Text extract:
--*--
External Growth (Cambridge (CIE) A Level Economics): Revision Note
Exam code: 9708
External growth
External growth occurs when a firm expands by merging with or acquiring another firm
This is often faster than internal growth
Types of external growth
External (inorganic) growth usually takes place in one of three ways
Horizontal, vertical or conglomerate integration

1. Horizontal integration
Horizontal Integration involves a merger or takeover with a firm in the same market at the same stage of production
E.g., a clothing retailer takes over another clothing retailer
Benefits may include:
increased market share
reduced competition
greater economies of scale
2. Forward vertical integration
involves a merger or takeover with a firm further forward in the supply chain
E.g., a dairy farmer merges with an ice-cream manufacturer
Benefits of forward vertical integration
Greater control over distribution and sales
The firm can control how products are marketed, priced and sold to consumers
Higher profit margins
By removing intermediaries such as wholesalers or retailers, the firm keeps a larger share of the final sale price
Better market information
Direct contact with consumers provides insights into customer preferences and demand trends
Case Study
Context
Apple produces products such as the iPhone, iPad and Mac computers. In many technology markets, manufacturers rely on independent retailers or network providers to sell their products. This limits the firm’s control over pricing, marketing and customer experience.

Growth strategy
Apple pursued forward vertical integration by expanding its own network of Apple Stores and online retail platforms. By selling directly to consumers, Apple moved forward in the supply chain, taking control of the distribution and retail stages. This allowed the firm to manage how its products are displayed, marketed and supported.
--*--
Items from a data source:
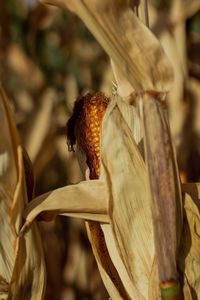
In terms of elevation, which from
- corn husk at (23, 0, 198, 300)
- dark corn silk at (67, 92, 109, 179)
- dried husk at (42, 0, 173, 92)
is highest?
--*--
Task prompt:
Copy the passage from the external growth revision note word for word, between "Growth strategy" and "marketed and supported.", inclusive.

Final result:
Growth strategy
Apple pursued forward vertical integration by expanding its own network of Apple Stores and online retail platforms. By selling directly to consumers, Apple moved forward in the supply chain, taking control of the distribution and retail stages. This allowed the firm to manage how its products are displayed, marketed and supported.